Vanguard movements in the arts and literature from mid-20th century Brazil are termed neo-vanguard to distinguish them from the historical vanguard movements of the century’s early decades, even though the neo-vanguards share common features with them. These include an open spirit of internationalism, experimentation with form and language, and the use of fragmentation, simultaneity, minimalism, and graphic display. When they first appeared in the 1950s and 1960s, the neo-vanguards were differentiated by a rationalist, materialist, and functional approach to language, letters and art, visible in geometrical abstraction and based on research.

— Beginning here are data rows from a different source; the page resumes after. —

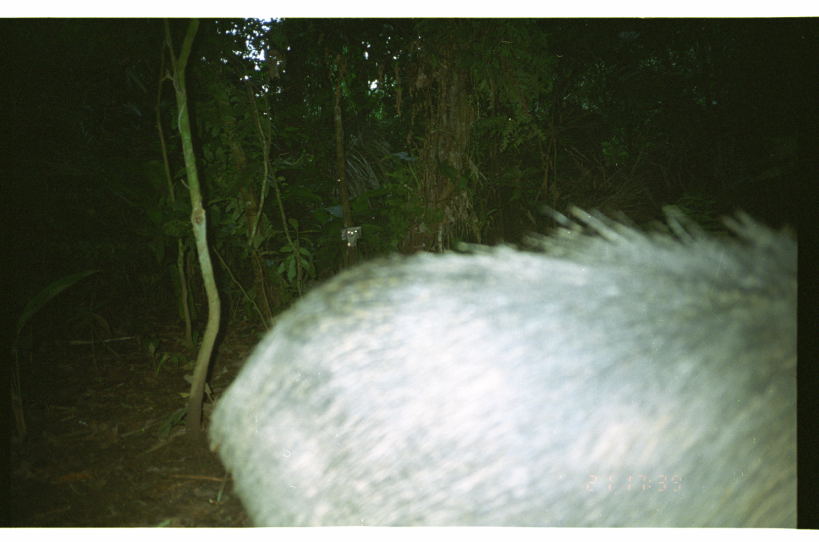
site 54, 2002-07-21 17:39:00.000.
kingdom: Animalia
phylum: Chordata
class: Mammalia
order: Artiodactyla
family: Tayassuidae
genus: Tayassu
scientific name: Tayassu pecari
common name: white-lipped peccary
Tayassu pecari (white-lipped peccary).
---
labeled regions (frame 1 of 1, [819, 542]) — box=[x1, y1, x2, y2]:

The São Paulo poets Haroldo de Campos, Augusto de Campos, and Décio Pignatari formed the most prominent and influential literary group, known as “Poesia concreta” [Concrete Poetry]. Poesia concreta continues to shape and influence vanguard art, literature, and design in São Paulo. Their 1958 manifesto, “Plano-piloto para poesia concreta” [Pilot-Plan for Concrete Poetry], reshaped national poetics while adding an international aesthetic dimension. In Rio de Janeiro, the “Grupo Frente” led by artists Hélio Oiticica, Lygia Clark, and Lygia Pape supported the 1959 Neoconcrete movement and manifesto, defending the position that concrete poetry and art should be less mechanical and more expressive of human realities. Bossa nova introduced a syncopated, polished style that gained international fame through João Gilberto and Antônio Carlos Jobim, and it turned attention toward Brazilian arts. In the 1950s and 1960s, individual authors worked within their own neo-vanguard styles outside of any movement, the most important being João Guimarães Rosa, whose reworkings of language and orality produced the major novel of the century, Grande sertão: veredas (1956), and Clarice Lispector, creator of dense existential consciousness in prose, mainly involving women in crisis.
The 1964 military coup changed the disposition of vanguard art into one of resistance, reflected in Cinema Novo, Tropicália, theater, music, popular periodicals, mass culture, and marginal literature. Popular vanguard movements effectively ended, went underground, or adopted more unconventional formats in the 1970s because of political tension. The end of an effusive period of creativity in the 1950s and 1960s was marked by the publication of the collected works of the concrete poets, their inclusion in international anthologies, and a national atmosphere of increased political repression and violence.